Дровосек повернул меня к себе и очень серьезно сказал:
– В третий раз я найду тебя не для того, чтобы тебя своровать, а для того, чтобы на тебе жениться.
– А если я буду замужем? Да и почему ты так уверен, что я за тебя пойду?
– Ты не будешь замужем.
– Откуда такая уверенность?
– С тобой ни один нормальный мужик жить не может. Я за это спокоен. С тобой сможет жить только такой ненормальный, как я. А что касается того, что ты за меня не пойдешь, то, я повторяю, ты меня сама об этом просить будешь. Я тебя уверяю.
– Я думаю, что ты слишком высокого о себе мнения.
– А я думаю, что я о себе такого мнения, которое и должно быть. Ты не смотри, что сейчас я грубый мужик, бежавший зэк и конченый уголовник. Придет время, и я буду совсем другим. В этом я тебя уверяю. На все нужно время!
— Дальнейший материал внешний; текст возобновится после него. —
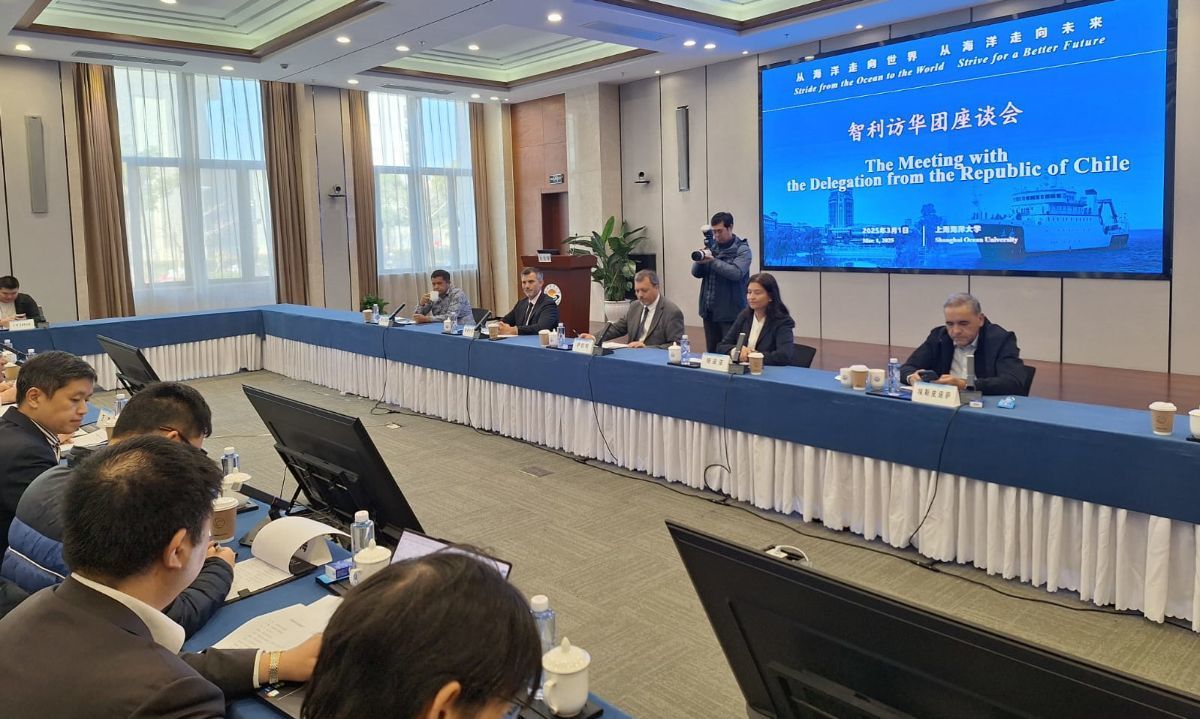 Senador Fidel Espinoza finaliza gira en China con compromisos en pesca y cooperación tecnológica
Притянув меня к себе, Дровосек крепко поцеловал в губы и уже в который раз посмотрел на часы:
– Мне пора. А ты должна быть хорошей девочкой и посидеть тут немного одна. Как только мне дадут пакет с деньгами, я скажу, где ты, и за тобой приедут твои люди.
– А если они сначала захотят увидеть меня живой, а только после этого отдадут тебе деньги?
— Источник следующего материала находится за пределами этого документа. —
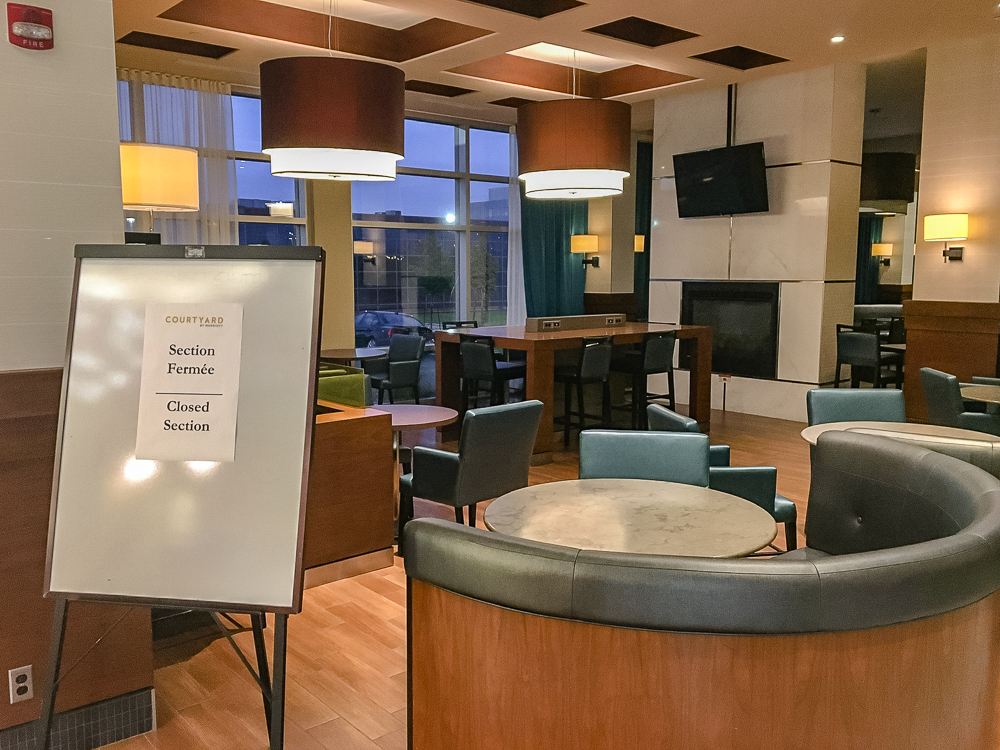 59 Courtyard By Marriott Aeroport De Montreal Salon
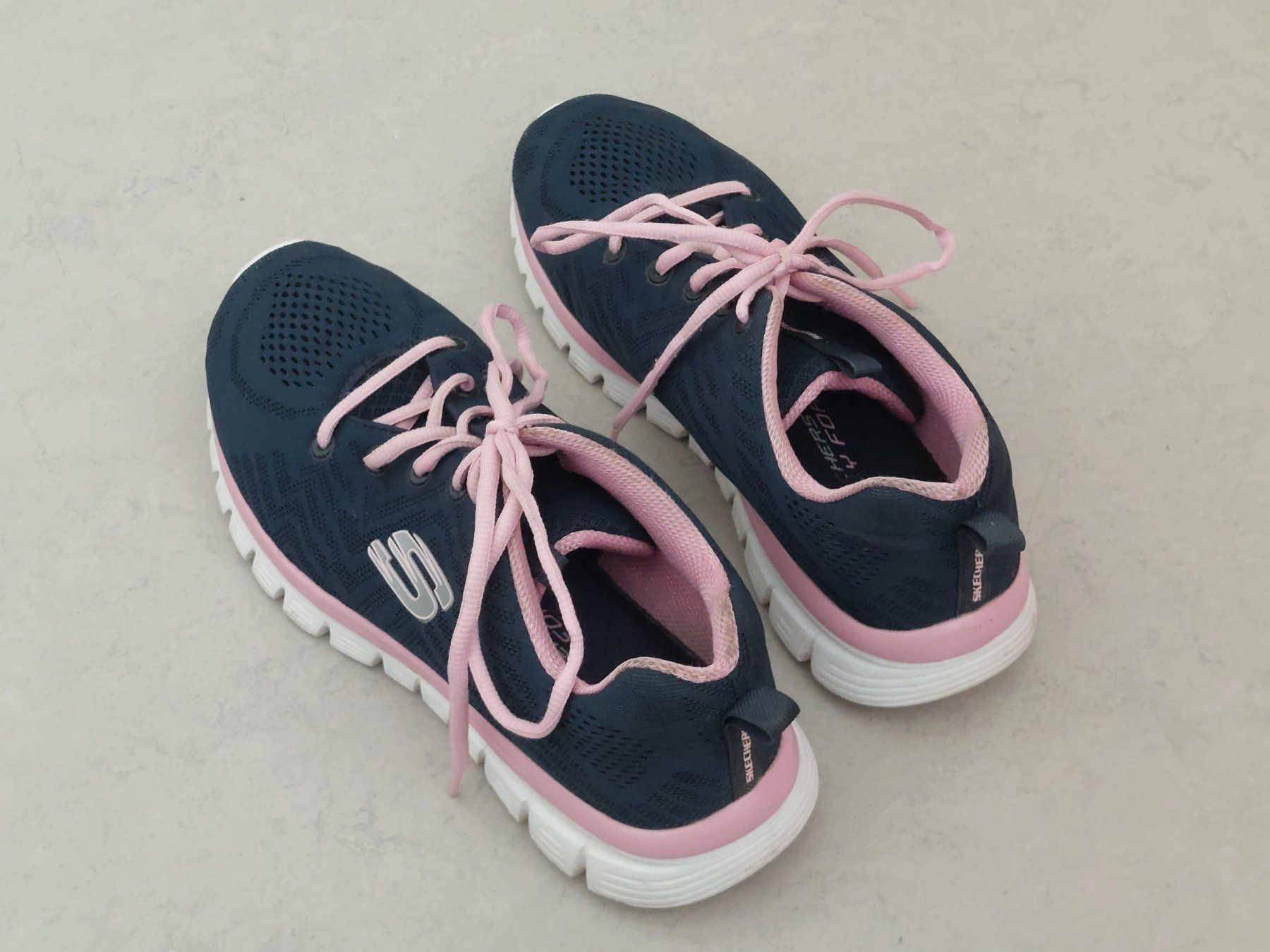 Skechers Scarpe per ragazze: Sketchers Schuhe Gr.40 – Usato da Pfäffikon SZ venduto da max_5ylc 1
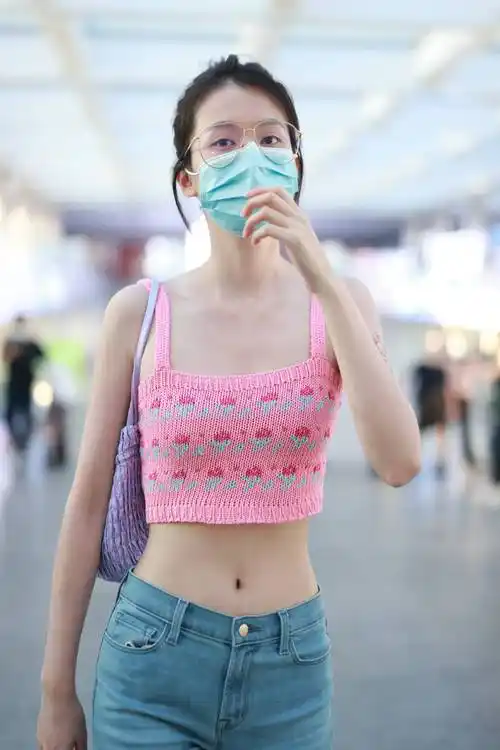 乔欣粉色吊带秀无敌小蛮腰 戴眼镜似清纯学妹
– Я похож на конченого лоха? Это моя игра, и я ее затеял, а значит, играть в нее нужно только по моим правилам. Если они не пойдут на мои условия, значит, они просто не получат тебя. Садись вон на тот стул со спинкой.
– Зачем? – испуганно посмотрела я на Дровосека.
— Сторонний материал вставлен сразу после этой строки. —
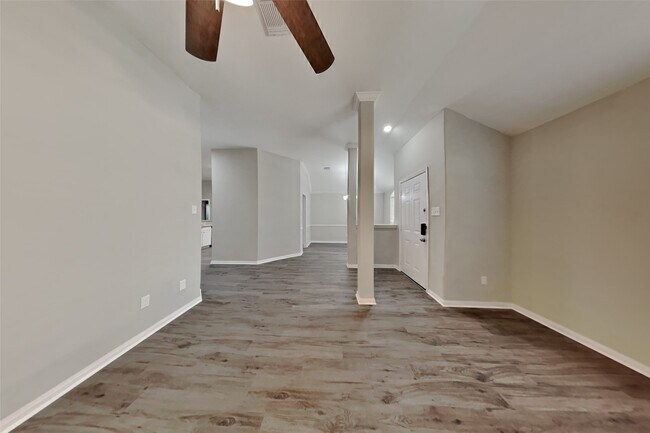 Building Photo - 1015 S Wellsford Dr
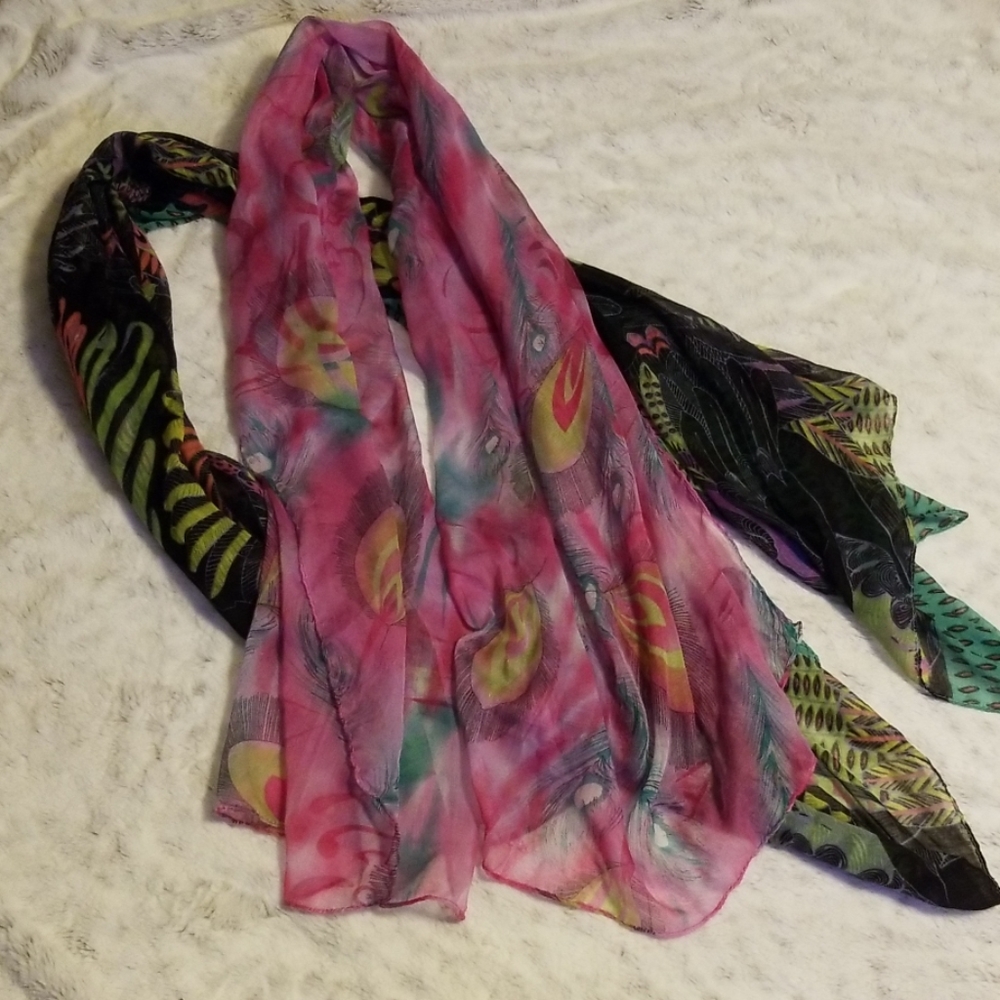 🌼3 for $10🌼2 Vivid Animal Print Scarves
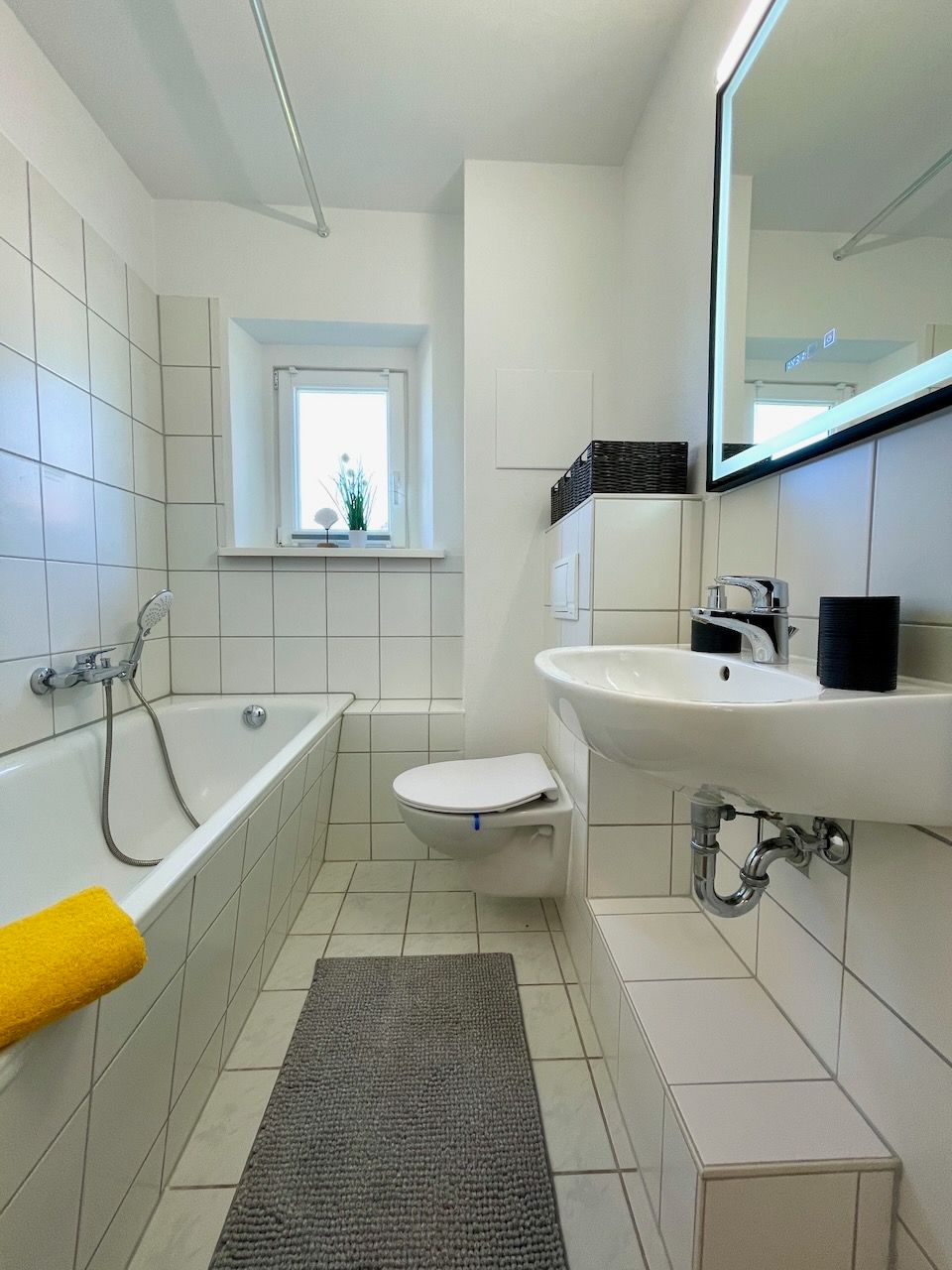 ApartmentLug40 – Newly Renovated, Quiet Location, Excellent Transport ! - 2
– Затем, что мне придется тебя связать.
– Зачем? Мы же договорились с тобой по-мирному. А может, тебе придется меня и убить?
– Я за свои слова отвечаю. Я тебя пальцем не трону. Свяжу для того, чтобы ты была похожа на заложницу.
– Я и так на нее похожа… – В моем голосе появился испуг.
– Я бы этого не сказал.
– Почему?
– Потому что у тебя глаза после секса от счастья светятся. Дураку видно, что тебе еще хочется.
– Не говори ерунды!
– Садись, я сказал! – В голосе Дровосека появилась реальная угроза. – У меня времени нет. Я должен тебя связать, чтобы ты не бросилась следом за мной, не прибежала к своим людям, уверяя их в том, что с тобой все в порядке и чтобы мне не давали денег. Мне нужны деньги, и я их получу, чего бы мне это ни стоило.
– Я никуда не побегу… Я буду в доме. Я буду просто смотреть в окно…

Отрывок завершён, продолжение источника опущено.